Video Subtitle Processing and Search Application

This project is a web application that allows users to upload videos, process them to extract subtitles, and then search for specific keywords within the subtitles. The subtitles are extracted using the ccextractor binary and stored in AWS DynamoDB, while the videos are stored in AWS S3. The backend is built with Django and uses Celery for background tasks.

The application is deployed on an AWS EC2 instance and can be accessed at http://65.2.179.201/.

The latency of the application was tested repeatedly and each time the application responded with a time of less than 1 second. The application was able to handle multiple requests simultaneously without any noticeable delay in response time.

Note: During deployment, due to using free tiers of AWS services, there are occasional delays in the application's response times, especially during video uploads.

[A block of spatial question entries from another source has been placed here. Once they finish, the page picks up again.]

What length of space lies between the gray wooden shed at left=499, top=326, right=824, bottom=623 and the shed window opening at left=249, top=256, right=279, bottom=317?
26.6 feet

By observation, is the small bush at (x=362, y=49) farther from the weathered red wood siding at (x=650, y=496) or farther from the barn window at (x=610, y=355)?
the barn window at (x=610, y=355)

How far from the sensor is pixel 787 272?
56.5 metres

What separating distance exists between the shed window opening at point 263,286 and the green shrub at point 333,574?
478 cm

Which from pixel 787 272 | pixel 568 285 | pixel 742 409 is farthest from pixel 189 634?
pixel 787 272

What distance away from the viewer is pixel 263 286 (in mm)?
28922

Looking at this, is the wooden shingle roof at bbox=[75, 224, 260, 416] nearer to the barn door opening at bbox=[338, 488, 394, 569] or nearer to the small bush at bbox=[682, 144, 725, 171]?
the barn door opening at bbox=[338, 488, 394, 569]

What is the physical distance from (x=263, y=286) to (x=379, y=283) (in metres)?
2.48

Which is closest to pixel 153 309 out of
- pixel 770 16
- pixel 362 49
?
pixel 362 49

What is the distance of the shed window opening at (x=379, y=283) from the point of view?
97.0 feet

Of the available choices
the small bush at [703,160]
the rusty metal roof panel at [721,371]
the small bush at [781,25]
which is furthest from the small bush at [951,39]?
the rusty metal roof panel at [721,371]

Note: The main branch of this repository mainly contains the code for the deployed application which also corresponds to code for the linux os, also present in the linux branch. The windows branch contains the code for the windows os.

Features

Video Upload: Users can upload videos through the web interface.
Thumbnail Generation: Generates thumbnails for uploaded videos.
Subtitle Extraction: Extracts subtitles from uploaded videos using ccextractor.
Background Processing: Uses Celery to handle video processing in the background.
AWS Integration: Stores videos in AWS S3 and subtitles in AWS DynamoDB.
Video Streaming: Provides pre-signed URLs for streaming videos from S3.
API Endpoints: Provides API endpoints for interacting with the application programmatically.
Web Interface: Provides a user-friendly web interface for interacting with the application, made by rendering rest api endpoints using django rest framework TemplateHTMLRenderer.
Search Functionality: Allows users to search for keywords in subtitles and videos.
Keyword Search: Allows users to search for keywords in subtitles and retrieves the relevant time segments in the video.

Requirements

Python 3.9+
Django
AWS Account with S3 and DynamoDB setup
ccextractor installed
Redis (for Celery message broker)
Celery

Setup and Installation

Clone the Repository

git clone https://github.com/lordgrim18/VideoSearch.git
cd VideoSearch

Install Dependencies

Create a virtual environment and install the required dependencies:

python -m venv venv

Now activate the virtual environment:

On Windows:

venv\Scripts\activate

On Linux:

source venv/bin/activate

Install the dependencies:

pip install -r requirements.txt

Set Environment Variables

Create a .env file in the project root directory and add the variables given in the sample .env.sample file.

AWS Configuration

Create an AWS account and set up an S3 bucket and DynamoDB table. It is recommended to create a separate IAM user with limited permissions for this project.
Use the AWS CLI to configure your credentials:
Install the AWS CLI: follow the instructions here
After installing the AWS CLI, run the following command to configure your credentials:

aws configure

Enter your AWS Access Key ID and Secret Access Key when prompted. Then set the default region to the region where you created your S3 bucket and DynamoDB table. You can find the region code in the AWS Management Console in the top left. Set the output format to json.

S3 Bucket

In the AWS Management Console, create an S3 bucket to store the videos.
Keep in mind that the bucket must be in the same region as the one you configured in the AWS CLI.
Set the bucket name in the .env file.

DynamoDB Table

The DynamoDB table can be created by running the core/dynamo_migration.py script.
Run the script with the following command:

python3 core/dynamo_migrator.py

This will create two tables in DynamoDB: Video and Subtitle.
The Video table stores information about the uploaded videos, while the Subtitle table stores the extracted subtitles.

Start Redis (for Celery)

Install Redis:

On linux:

sudo apt update
sudo apt install redis-server

Start the Redis server:

sudo service redis-server start

Check the status of the Redis server:

sudo service redis-server status

Verify that Redis is running:

redis-cli ping

The server should respond with PONG.

On Windows:

Set up Docker image for Redis:

docker pull redis
docker run --name redis -p 6379:6379 -d redis

If you are running Redis on a different host or port, you can specify the connection string in the .env file.

Start Celery Worker

Start the Celery worker to handle background tasks:

On linux:

celery -A VideoSearch worker -loglevel=info

On Windows:

celery -A VideoSearch worker -l info --pool=solo -E

Run the Application

Start the Django development server:

python manage.py runserver

The application should now be running at http://127.0.0.1:8000/.

Usage

Upload a video through the web interface.
The video will be processed in the background to extract subtitles.
Once the subtitles are extracted, you can search for keywords in the subtitles.
The application will display the relevant time segments in the video where the keywords appear.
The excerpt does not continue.